* [DOCUMENT EXCERPT]
· · · ·

# Sole Trader: turnover-costs=profit taxed at 20%?



## Winifred (11 Sep 2008)

I'm a sole trader in my second year of business, and this may seem shockingly ignorant but I understand that my turnover minus costs = profit, but is all the profit taxed at 20% ie my income tax rate? 

I assumed that only the money I pay myself as a salary from my company would be taxed as income, I have separate personal & business accounts, credit cards etc.

Cheers!


----------



## Graham_07 (11 Sep 2008)

As a sole-trader the profit ( as adjusted for tax purposes to take account of any non tax allowable items) is what is deemed to be your income from the business, not what you actually take from it. The rate of tax in total will depend on the income. If your income is less than your standard rate cut-off point then you will pay 20% tax, less your tax credits and then add PRSI at 3% and possibly the 2% levy if you exceed the threshold for that. Any part of the income in excess of your standard rate cut-off point is taxed at 41%.


----------



## Galway5 (11 Sep 2008)

You mention you are a sole trader, but you also mention company? Can you clarify whether you actually have a company or you are trading personally?


----------



## Winifred (11 Sep 2008)

Hi guys,

Thanks for the swift reply.

I am a sole trader, when I say company it was technically incorrect but  I always think of my business as a company.

That's bloody awful! I understand the idea behind it but I hardly want to take all (or most) of the money in my business account out and transfer it to my personal account as what happens if my business needs the money?

I think I'll have made about 60k profit (fingers & toes firmly crossed) by the end of the year so I'll be paying something like 13k tax? Even if I (personally) never touch it but it stays in my business account?

Thank you all again!


----------



## zxcvbnm (11 Sep 2008)

Have you thought of settig up as a company instead?

Not sure of the differences but the differences may be to your advantage?
Worth investigating the differences at least.

· · · ·

Short text fragments from websites

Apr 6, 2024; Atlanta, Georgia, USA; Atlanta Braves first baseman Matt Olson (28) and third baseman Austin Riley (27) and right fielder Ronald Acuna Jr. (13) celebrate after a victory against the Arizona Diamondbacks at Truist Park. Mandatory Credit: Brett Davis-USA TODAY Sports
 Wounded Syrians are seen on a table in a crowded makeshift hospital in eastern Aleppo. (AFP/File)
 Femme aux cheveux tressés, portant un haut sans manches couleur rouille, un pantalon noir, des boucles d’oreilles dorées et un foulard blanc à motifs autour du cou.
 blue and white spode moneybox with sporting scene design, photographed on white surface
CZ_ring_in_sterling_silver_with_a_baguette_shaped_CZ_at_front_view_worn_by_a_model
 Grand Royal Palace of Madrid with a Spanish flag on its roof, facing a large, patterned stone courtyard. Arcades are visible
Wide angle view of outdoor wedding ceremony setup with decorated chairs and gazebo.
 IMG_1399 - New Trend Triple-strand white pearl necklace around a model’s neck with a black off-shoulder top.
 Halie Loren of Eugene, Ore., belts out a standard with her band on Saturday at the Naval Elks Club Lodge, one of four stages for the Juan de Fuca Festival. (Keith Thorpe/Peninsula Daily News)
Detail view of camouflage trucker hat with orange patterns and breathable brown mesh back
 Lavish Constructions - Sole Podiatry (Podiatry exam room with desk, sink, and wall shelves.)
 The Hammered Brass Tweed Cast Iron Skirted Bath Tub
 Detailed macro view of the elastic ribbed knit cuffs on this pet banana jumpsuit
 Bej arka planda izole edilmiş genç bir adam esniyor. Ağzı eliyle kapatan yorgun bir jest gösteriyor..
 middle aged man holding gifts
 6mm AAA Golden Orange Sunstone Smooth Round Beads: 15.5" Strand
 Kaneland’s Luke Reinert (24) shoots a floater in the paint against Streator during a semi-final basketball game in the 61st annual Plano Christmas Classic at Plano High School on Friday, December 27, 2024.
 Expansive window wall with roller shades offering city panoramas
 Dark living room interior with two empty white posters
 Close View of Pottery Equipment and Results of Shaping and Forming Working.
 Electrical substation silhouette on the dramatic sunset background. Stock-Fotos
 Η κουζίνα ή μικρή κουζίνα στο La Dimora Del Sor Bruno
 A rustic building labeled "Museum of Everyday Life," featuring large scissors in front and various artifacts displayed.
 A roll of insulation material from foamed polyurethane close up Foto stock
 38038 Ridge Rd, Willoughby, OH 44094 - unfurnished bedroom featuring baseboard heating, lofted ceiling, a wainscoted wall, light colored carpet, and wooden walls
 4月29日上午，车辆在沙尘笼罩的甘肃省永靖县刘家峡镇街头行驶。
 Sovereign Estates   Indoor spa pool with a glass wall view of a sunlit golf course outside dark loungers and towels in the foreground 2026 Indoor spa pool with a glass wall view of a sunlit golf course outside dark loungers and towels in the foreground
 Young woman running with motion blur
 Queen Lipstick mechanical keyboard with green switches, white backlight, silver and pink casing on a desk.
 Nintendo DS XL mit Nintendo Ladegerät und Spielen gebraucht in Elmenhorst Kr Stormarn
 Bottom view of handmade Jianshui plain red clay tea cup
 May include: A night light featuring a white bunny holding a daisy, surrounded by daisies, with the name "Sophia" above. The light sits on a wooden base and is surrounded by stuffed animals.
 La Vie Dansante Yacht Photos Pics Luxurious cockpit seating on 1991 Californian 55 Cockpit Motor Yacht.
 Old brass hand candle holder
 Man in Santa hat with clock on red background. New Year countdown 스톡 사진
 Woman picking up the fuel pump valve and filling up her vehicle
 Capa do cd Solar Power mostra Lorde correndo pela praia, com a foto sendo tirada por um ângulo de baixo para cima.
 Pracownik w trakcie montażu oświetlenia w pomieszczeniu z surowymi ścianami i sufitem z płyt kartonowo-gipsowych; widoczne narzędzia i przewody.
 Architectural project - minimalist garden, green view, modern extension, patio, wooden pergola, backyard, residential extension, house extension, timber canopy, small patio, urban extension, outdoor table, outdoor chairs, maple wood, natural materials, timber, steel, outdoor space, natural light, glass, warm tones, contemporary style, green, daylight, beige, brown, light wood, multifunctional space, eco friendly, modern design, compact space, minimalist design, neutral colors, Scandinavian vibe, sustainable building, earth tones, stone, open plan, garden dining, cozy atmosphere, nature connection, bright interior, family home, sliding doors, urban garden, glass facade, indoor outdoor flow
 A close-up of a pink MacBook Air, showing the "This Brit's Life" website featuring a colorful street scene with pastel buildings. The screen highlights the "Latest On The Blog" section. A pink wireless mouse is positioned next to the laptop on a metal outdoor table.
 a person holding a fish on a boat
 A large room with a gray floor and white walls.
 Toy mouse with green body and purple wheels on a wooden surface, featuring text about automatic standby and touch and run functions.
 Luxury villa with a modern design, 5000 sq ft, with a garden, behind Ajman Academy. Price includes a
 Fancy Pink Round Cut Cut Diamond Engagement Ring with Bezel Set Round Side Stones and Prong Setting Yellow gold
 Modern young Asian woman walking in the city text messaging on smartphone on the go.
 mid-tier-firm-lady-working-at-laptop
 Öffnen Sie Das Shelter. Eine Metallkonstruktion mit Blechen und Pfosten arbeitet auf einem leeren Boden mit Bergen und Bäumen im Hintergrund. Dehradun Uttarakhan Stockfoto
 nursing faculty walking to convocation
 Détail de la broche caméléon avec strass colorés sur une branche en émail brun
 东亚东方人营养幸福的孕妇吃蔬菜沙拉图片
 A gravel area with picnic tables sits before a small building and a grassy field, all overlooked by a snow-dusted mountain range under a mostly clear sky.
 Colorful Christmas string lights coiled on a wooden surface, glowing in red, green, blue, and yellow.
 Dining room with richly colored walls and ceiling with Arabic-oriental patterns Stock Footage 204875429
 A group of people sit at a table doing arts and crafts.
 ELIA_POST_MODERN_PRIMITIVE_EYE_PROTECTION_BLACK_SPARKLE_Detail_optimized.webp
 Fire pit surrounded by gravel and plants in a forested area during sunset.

· · · ·

Continue the forum thread above about how a sole trader's profit is taxed, starting right after its last post.

* [TASK OUTPUT]
----------



## Graham_07 (12 Sep 2008)

Winifred said:


> I think I'll have made about 60k profit (fingers & toes firmly crossed) by the end of the year so I'll be paying something like 13k tax? Even if I (personally) never touch it but it stays in my business account?


 
The tax/prsi will depend on your tax credits/cut-off point.   

Example1 :-
Profit €60,000 ( assuming this is the tax adjusted amount)
Drawings €20,000
Retained in business €40,000 ( in cash/debtors/paid stock or whatever)
Tax based on €60,000

Example 2 :-
Profit €20,000
Drawings €60,000 
Deficit €40,000 ( funded by say overdraft, unpaid creditors etc.)
Tax based on €20,000

There may be tax saving mechanisms you could put in place before your year end to minimise the effect of taxation. Your tax advisor would help there.


----------



## Graham_07 (12 Sep 2008)

zxcvbnm said:


> Have you thought of settig up as a company instead?
> 
> Not sure of the differences but the differences may be to your advantage?
> Worth investigating the differences at least.


 
Company taxation and personal taxation have different computations and rates. There are also different legal implications of trading as a company and as a sole-trader. One should take appropriate professional advice before considering setting up a company.


----------



## Winifred (1 Oct 2008)

Apologies for not responding sooner.

I just wanted to say thank you for your very helpful advice!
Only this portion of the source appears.